In America, black people don’t own other black people or their names. Isn’t that slavery? Frederick Douglass, famed abolitionist, champion of human rights for all and renown Republican would condemn the CBC for its cowardice and its willingness to slaughter our future for the convenience of political power.

The history of liberation of black people in this country is one that Republicans can proudly declare was marked with their tireless efforts to abolish slavery, grant voting rights, quash the KKK (a terrorist group created by Democrats to terrorize blacks and Republicans), and provide economic and educational opportunities by introducing every civil rights bill after the Emancipation Proclamation through the Civil Rights Act of 1957, signed by Republican President Eisenhower. This civil rights bill was necessary to reinforce the (Republican) 15th Amendment’s voting rights that faced relentless opposition from Democrat-passed Jim Crow laws.

Holder didn’t mention any of this. Liberal Democrats, especially the CBC, rely upon the collective lack of historical knowledge of every day Americans to push their pro-abortion, anti-conservative, anti-school choice, anti-traditional marriage, and pro-racial division invective to the masses.

What I found most striking in Holder’s comments was a religion-infused declaration that would normally elicit condemnation from the conference’s invited ACLU guest speakers: “Of all the freedoms that we enjoy today, none is more important, or more sacred than the right to vote.”

Sorry Mr. Holder, the right to vote is completely contingent upon one’s right to life. Not everyone can vote, as enshrined by the Constitution’s age requirement. But, the right to life is for all, and according to the framers of our Constitution (the document the Attorney General is sworn to uphold and defend) is sacred. One can never vote unless one can make it out of the womb…alive. The National Black Prolife Coalition and the Frederick Douglass Foundation understand this simple truth, but the CBC fears being publicly challenged by black conservatives.

Holder’s “no evidence of voter fraud” assertions are blatantly untrue considering the highly publicized (not by mainstream media, of course) embarrassing exposé of someone, without ID, being given access to vote using Holder’s own name. This incident of voter fraud and many more were reported by James O’Keefe in his Project Veritas. Obama’s Justice Department did manage to ignore blatant voter intimidation by the New Black Panther Party…but, wait, white people were being intimidated on video. That doesn’t count.

In the conference, Holder continued to lavish praise upon the Congressional Black Caucus, calling it the “conscience of the Congress”. Lord help us. Who needs a conscience steeped in corruption (the CBC’s scholarship scandal), race-baiting (Tea Party would “like to see blacks hanging on a tree”) and political flip-flopping (pro-abortion CBC Chairman Emmanuel Cleaver was once a prolife advocate who served as a steering committee member of Missouri Citizens for Life before he ran as a Democrat for Congress)?

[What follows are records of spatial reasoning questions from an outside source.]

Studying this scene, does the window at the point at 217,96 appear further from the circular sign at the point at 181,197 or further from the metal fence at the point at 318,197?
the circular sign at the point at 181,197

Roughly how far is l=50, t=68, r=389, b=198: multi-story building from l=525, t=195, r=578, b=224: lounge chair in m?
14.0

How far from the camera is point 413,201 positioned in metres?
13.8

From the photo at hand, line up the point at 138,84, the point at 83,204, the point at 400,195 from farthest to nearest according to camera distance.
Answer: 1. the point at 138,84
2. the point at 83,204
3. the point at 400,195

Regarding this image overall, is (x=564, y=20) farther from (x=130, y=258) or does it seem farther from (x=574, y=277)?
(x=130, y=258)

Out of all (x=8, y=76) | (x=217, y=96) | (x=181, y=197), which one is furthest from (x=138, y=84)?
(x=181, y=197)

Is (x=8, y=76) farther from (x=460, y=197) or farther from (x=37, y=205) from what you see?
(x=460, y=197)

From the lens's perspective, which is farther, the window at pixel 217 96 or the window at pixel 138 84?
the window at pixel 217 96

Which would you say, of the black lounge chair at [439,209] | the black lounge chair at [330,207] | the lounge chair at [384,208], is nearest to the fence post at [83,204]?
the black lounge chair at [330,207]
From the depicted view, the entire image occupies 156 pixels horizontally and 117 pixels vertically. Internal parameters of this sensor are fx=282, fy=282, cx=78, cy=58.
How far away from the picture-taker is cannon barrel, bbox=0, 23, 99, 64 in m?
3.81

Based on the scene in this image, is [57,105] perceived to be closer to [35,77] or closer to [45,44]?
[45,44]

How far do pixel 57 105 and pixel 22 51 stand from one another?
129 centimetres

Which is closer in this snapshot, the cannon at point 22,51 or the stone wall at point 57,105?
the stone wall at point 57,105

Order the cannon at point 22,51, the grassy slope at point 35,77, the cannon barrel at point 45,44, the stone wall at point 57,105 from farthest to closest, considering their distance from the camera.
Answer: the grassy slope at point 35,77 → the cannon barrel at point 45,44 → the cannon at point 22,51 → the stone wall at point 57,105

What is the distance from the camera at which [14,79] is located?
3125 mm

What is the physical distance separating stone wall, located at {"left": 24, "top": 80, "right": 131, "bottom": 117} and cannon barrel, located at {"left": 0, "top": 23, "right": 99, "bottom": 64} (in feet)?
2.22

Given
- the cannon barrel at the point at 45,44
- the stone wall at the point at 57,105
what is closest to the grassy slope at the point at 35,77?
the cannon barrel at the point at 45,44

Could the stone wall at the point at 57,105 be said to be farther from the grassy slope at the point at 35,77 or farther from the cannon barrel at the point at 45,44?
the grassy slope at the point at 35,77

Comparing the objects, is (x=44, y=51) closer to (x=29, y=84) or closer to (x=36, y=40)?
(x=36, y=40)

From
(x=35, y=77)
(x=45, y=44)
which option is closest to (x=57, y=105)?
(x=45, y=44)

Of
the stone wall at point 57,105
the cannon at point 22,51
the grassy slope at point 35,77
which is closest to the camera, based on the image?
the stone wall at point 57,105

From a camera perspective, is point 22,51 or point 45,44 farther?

The Obama administration’s appointed Attorney General railed against Voter ID laws with irony that apparently escaped those gathered: “Together your organizations are not only providing a voice for the most vulnerable among us…you are working to protect the progress that has marked our nation’s past and strengthened its future.”

The most vulnerable among us are not those, allegedly, without IDs, but those killed in the womb who will never get an ID.